- Outfielder / Coach
- Born: 24 February 1922 Cienfuegos Province, Cuba
- Died: 13 June 2019 (aged 97) Guadalajara, Jalisco, Mexico
- Batted: RightThrew: Right

Teams
- Cienfuegos (1949); Charros de Jalisco (1949–1952); Sultanes de Monterrey (1952–1953);

Career highlights and awards
- Mexican League batting champion (1949); Guerreros de Oaxaca #47 retired; Charros de Jalisco #24 retired;

= Tribilín Cabrera =

Cuban baseball player and coach (1922–2019)

Adolfo Alberto Mantecón Sánchez (24 February 1922 – 13 June 2019), better known as Adolfo "Tribilín" Cabrera, was a Cuban professional baseball outfielder and coach. Cabrera played in the Cuban League with Cienfuegos and in the Mexican League with the Charros de Jalisco and the Sultanes de Monterrey from 1949 to 1953. After retiring, he stayed in Mexico and worked as a coach for the Sultanes, Charros and the Guerreros de Oaxaca.

==Early life==
Cabrera was born on 24 February 1922 in the Cienfuegos Province. He began playing baseball as a child on the beach with his friends. He left school at the age of 15 to help support his family by working at a Cuban company that also had a baseball team. He adopted the name Adolfo Cabrera due to an error at the Cuban passport office, where his name was mistakenly recorded as Adolfo Cabrera, confusing it with his father’s name, Adolfo Mantecón Cabrera.

==Playing career==
===Cuban League===
Cabrera made his professional debut in the Cuban League in 1949 with Cienfuegos, where he posted a .209 batting average in 43 at bats. That same year, he was invited to play professional baseball in both Canada and Mexico, but he chose Mexico due to the better economic conditions offered.

===Mexican League===

"A friend in Guadalajara gave me the nickname 'Tribilín'—I think because of my height and my resemblance to the Walt Disney character. In my neighborhood, everyone knows me as Tribilín. If you ask for Adolfo Mantecón, no one knows who that is."
— — Cabrera on the origin of his nickname

In 1949, Cabrera signed with the Charros de Jalisco of the Mexican League. He stated that he believed he was coming to play in Mexico City, but was surprised to learn he would instead be playing in Jalisco, a place he had never even heard of. It was during his time in Guadalajara that he received the nickname 'Tribilín', due to his resemblance to Disney’s cartoon character Goofy, known as Tribilín in Spanish.
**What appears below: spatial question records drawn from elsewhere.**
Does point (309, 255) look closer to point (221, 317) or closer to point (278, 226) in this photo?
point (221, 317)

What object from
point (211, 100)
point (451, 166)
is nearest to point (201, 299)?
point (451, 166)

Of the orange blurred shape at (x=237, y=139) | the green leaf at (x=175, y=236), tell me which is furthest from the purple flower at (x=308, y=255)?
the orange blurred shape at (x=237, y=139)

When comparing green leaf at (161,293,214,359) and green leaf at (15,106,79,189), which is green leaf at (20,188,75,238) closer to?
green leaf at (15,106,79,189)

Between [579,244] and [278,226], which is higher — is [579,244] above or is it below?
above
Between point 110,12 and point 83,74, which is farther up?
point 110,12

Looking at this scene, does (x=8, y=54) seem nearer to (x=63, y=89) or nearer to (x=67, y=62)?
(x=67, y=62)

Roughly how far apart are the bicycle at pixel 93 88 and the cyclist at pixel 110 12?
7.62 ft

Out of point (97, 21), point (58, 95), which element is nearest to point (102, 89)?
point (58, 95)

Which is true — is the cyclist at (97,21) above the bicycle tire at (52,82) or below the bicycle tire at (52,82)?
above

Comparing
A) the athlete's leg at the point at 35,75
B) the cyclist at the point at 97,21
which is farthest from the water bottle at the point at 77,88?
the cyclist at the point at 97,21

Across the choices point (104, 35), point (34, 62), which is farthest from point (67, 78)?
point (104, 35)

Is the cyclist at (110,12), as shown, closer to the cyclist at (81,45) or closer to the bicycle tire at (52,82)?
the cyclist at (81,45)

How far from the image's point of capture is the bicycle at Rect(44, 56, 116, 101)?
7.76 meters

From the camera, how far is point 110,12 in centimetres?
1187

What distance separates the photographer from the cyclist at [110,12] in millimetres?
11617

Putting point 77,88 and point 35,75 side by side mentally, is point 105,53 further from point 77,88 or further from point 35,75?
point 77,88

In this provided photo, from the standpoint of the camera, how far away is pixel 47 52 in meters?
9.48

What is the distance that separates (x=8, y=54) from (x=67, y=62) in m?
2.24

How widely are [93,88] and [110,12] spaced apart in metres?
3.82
He made his debut in the Mexican League in 1949, finishing with 65 RBI, 34 doubles, seven home runs and a .382 batting average, winning the league's batting title in his first season in the circuit. He went on to play four additional seasons with the Charros.

On 13 August 1950, while playing for the Charros, Cabrera was involved in a violent altercation at Parque Delta after being hit by a pitch from Rufus Lewis of the Diablos Rojos del México. Cabrera charged the mound and struck Lewis with his bat, after which México outfielder Bill Wright struck Cabrera during the ensuing brawl. Both players were injured and later suspended.

In 1952, Cabrera signed with the Sultanes de Monterrey. On 15 July 1952, while traveling to Mexico City, the Sultanes' team bus was involved in a collision with a truck carrying corn near Linares, Nuevo León. The accident claimed the lives of two players, Vicente Torres and Adolfo García, and injured 12 others, including Cabrera.

Due to the accident, Cabrera was hospitalized and later underwent a rehabilitation process to regain his ability to walk. He never fully recovered and was forced to retire in 1953.

==Coaching career==
After retiring, Cabrera was offered a position as a coach with the Sultanes de Monterrey. He later joined the Charros de Jalisco as a coach and was part of the teams that won the Mexican League championships in 1967 and 1971. Cabrera also coached in the Mexican Pacific League under manager Cananea Reyes with the Naranjeros de Hermosillo and the Águilas de Mexicali, including during the 1986 Caribbean Series championship won by the Águilas. In 1996, Cabrera joined the newly established Guerreros de Oaxaca as their first base coach.

==Death==
Cabrera died on 13 June 2019 in Guadalajara, Jalisco, aged 97.

==Legacy==
Cabrera is regarded as an iconic figure with the Charros de Jalisco, both as a player and coach, and with the Guerreros de Oaxaca as a coach. In 2006, the Guerreros retired Cabrera's number 47. On 10 November 2015, the Charros held a tribute ceremony for Cabrera, unveiling a bust in the corridors of the Estadio Panamericano de Béisbol; they later retired his number 24 on 12 December 2019.